A smaller, compressor- driven model that has a 1.8lt tank and a continuous drain option. This is a cheap option for small- boat owners looking for occasional assistance with keeping the boat dry.
This powerful, commercial grade desiccant unit can remove up to 12 litres a day. The unit is made from stainless steel, all but removing the risk of corrosion on board. It’s a serious option and investment, though, hence best for yachts over 40ft. After much research and using and trialling other models we ultimately selected the DryBoat 12 for our expedition yachts.
It has a hefty price tag, certainly, but we love its commercial grade construction and that it is also easily set up for a permanent installation – meaning it does not sit out in the open getting knocked about.
Most of all, we really liked that it expels moist air through a vent rather than draining into a tank or sink, so it really can be left operating almost indefinitely. It’s rare that we rate something this highly but the DryBoat 12 has proven to be a superb marine dehumidifier that has delivered exceptional results all summer in tough environments such as Spitsbergen and Norway.
Dehumidifiers are an essential investment to help protect the interior of a yacht over the winter months. Whichever model you are thinking about, do ensure it is suitable for marine use, that it can be left running unattended and does not invalidate your boat’s insurance.

• **Task goal**
In the dehumidifier review, in which two tough environments did the DryBoat 12 deliver exceptional results all summer?

• **Data block**
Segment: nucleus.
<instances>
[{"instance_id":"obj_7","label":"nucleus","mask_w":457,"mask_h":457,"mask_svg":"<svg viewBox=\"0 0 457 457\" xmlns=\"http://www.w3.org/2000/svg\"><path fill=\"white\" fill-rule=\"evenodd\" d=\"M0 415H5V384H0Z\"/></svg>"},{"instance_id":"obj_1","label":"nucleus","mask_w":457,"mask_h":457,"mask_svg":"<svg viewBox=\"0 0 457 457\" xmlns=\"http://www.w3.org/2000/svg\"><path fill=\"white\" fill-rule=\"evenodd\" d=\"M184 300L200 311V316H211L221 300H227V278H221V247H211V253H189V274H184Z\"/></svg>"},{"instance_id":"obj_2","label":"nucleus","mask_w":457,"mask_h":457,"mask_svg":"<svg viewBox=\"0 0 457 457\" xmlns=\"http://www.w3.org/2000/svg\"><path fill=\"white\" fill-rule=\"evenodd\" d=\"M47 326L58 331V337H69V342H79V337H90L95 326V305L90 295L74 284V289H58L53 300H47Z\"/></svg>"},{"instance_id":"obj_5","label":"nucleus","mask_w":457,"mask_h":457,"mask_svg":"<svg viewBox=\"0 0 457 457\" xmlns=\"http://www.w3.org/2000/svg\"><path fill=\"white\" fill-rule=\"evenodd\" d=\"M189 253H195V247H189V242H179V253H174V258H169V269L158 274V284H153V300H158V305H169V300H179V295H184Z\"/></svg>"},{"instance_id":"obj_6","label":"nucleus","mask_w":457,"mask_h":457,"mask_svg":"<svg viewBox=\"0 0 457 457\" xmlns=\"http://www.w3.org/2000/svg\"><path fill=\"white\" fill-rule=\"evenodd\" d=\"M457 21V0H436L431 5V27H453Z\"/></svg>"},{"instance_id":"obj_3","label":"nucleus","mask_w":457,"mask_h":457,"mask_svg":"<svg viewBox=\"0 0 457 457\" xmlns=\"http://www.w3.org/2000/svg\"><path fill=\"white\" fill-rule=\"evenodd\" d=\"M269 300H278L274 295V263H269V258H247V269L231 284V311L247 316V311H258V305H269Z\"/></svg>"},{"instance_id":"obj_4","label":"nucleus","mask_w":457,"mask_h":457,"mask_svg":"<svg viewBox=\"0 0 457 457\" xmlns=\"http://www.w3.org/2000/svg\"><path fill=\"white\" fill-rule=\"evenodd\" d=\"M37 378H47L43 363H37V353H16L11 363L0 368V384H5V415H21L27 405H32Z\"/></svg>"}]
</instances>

• **The reply**
Spitsbergen and Norway.